:: WHAT THE TASK ASKS ::
Please pull out every line of the rows below that contains the word "results".

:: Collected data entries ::
+ + +

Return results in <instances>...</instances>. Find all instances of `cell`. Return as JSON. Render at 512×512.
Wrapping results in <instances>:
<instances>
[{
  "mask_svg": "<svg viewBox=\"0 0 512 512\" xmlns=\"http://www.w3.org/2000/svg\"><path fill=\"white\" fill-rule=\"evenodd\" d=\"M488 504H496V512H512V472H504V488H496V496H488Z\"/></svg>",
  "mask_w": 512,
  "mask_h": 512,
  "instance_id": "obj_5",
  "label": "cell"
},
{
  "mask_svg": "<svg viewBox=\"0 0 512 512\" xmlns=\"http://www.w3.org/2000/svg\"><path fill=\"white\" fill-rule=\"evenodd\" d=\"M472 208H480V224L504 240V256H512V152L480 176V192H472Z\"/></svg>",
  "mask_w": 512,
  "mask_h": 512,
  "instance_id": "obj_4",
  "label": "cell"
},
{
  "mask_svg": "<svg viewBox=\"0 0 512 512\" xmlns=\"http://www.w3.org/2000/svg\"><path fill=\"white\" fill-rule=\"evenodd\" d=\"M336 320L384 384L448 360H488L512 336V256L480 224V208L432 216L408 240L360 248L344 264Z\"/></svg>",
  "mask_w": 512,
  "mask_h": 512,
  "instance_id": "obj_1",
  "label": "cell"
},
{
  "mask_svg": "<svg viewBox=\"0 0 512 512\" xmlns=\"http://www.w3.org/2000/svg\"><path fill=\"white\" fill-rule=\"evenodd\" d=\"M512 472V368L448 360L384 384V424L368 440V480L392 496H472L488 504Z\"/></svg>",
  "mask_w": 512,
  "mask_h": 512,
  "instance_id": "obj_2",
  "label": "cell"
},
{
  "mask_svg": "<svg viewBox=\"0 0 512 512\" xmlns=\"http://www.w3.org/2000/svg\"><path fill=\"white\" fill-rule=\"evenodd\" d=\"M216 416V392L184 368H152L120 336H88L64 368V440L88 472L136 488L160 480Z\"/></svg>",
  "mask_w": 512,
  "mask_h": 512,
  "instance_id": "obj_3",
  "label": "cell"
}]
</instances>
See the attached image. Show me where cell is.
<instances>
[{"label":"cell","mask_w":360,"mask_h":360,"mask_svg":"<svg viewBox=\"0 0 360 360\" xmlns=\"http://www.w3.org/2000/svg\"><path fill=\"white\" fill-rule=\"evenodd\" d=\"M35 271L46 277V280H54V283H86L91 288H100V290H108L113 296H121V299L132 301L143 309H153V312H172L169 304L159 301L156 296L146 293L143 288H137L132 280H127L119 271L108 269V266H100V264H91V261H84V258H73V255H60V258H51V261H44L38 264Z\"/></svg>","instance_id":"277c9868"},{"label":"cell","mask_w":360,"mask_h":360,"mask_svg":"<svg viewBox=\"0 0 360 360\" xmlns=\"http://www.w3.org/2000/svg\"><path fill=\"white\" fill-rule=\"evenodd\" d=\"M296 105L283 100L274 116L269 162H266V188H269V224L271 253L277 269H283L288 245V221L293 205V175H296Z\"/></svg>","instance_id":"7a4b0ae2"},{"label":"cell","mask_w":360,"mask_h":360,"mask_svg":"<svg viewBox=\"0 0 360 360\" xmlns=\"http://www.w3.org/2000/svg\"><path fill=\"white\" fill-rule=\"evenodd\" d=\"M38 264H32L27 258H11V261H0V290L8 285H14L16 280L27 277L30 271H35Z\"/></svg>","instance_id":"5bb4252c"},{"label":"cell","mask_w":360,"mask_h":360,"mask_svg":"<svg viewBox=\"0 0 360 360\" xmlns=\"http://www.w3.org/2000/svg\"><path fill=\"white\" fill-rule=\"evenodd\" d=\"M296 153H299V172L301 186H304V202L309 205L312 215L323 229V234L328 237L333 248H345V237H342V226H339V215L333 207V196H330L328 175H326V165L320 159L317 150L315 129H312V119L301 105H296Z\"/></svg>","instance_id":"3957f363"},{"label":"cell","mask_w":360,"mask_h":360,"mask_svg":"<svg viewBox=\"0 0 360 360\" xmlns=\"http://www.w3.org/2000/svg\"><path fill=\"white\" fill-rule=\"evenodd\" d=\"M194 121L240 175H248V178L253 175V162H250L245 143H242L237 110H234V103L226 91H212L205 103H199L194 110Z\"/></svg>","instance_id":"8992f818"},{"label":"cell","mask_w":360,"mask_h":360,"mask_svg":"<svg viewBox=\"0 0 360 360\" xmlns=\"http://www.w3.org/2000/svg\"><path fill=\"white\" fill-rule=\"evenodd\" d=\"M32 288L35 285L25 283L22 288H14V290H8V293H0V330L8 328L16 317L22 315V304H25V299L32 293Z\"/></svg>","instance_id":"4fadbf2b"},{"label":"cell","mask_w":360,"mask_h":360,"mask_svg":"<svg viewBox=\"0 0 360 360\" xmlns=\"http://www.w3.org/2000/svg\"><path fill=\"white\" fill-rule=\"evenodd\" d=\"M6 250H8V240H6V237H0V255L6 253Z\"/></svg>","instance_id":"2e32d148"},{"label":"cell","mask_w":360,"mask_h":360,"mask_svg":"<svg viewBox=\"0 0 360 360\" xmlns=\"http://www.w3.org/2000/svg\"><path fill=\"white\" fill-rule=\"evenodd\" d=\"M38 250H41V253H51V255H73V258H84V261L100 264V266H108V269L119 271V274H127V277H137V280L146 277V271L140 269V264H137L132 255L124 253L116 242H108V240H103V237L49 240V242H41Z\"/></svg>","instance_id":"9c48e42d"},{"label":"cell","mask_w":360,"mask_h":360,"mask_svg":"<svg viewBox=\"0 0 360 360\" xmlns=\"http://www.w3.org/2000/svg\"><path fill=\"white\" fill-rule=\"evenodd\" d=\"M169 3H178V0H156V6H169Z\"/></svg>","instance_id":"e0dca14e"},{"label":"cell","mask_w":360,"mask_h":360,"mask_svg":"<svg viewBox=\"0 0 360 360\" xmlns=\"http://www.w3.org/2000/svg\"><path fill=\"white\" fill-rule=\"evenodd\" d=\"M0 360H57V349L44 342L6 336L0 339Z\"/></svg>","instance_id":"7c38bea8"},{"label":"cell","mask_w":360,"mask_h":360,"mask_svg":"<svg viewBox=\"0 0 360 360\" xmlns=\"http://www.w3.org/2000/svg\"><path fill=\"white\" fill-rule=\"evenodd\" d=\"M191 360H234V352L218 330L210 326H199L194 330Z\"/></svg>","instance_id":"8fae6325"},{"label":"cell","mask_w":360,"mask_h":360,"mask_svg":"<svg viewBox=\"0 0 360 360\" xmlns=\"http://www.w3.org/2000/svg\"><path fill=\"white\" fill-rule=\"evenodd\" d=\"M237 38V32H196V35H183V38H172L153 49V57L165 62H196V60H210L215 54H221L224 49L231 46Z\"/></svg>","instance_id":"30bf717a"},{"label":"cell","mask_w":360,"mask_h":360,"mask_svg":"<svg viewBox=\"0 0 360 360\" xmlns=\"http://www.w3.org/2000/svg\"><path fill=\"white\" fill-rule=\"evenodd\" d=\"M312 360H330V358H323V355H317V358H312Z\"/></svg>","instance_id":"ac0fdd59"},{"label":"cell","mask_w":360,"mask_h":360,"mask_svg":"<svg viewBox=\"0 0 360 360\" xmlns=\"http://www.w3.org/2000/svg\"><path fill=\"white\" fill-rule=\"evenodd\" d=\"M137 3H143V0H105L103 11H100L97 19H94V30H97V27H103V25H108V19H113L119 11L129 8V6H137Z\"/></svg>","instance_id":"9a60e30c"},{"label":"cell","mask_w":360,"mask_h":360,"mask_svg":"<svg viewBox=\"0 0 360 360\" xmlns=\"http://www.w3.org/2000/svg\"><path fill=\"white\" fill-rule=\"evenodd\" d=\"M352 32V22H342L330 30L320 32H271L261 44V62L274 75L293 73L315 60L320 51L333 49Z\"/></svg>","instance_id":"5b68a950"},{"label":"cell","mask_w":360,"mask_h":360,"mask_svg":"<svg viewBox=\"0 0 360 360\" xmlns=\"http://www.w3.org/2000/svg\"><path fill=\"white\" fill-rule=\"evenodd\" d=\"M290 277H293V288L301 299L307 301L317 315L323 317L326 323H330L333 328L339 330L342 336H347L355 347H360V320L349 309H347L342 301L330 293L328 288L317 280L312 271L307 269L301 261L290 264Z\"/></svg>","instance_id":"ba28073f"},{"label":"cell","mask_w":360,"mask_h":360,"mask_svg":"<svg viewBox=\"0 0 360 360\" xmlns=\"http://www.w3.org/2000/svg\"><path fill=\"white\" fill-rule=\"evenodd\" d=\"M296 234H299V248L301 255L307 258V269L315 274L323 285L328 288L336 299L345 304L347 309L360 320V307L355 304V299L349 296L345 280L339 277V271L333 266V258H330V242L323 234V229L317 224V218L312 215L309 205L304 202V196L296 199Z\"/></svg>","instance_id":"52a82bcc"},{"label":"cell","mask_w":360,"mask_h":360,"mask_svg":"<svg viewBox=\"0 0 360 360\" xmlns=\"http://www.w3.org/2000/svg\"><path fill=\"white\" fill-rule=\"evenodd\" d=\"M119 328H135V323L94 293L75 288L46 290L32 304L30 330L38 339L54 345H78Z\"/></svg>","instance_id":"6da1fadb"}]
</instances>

+ + +

:: SOLUTION FOR THIS TASK ::
Return results in <instances>...</instances>. Find all instances of `cell`. Return as JSON. Render at 512×512.
Wrapping results in <instances>:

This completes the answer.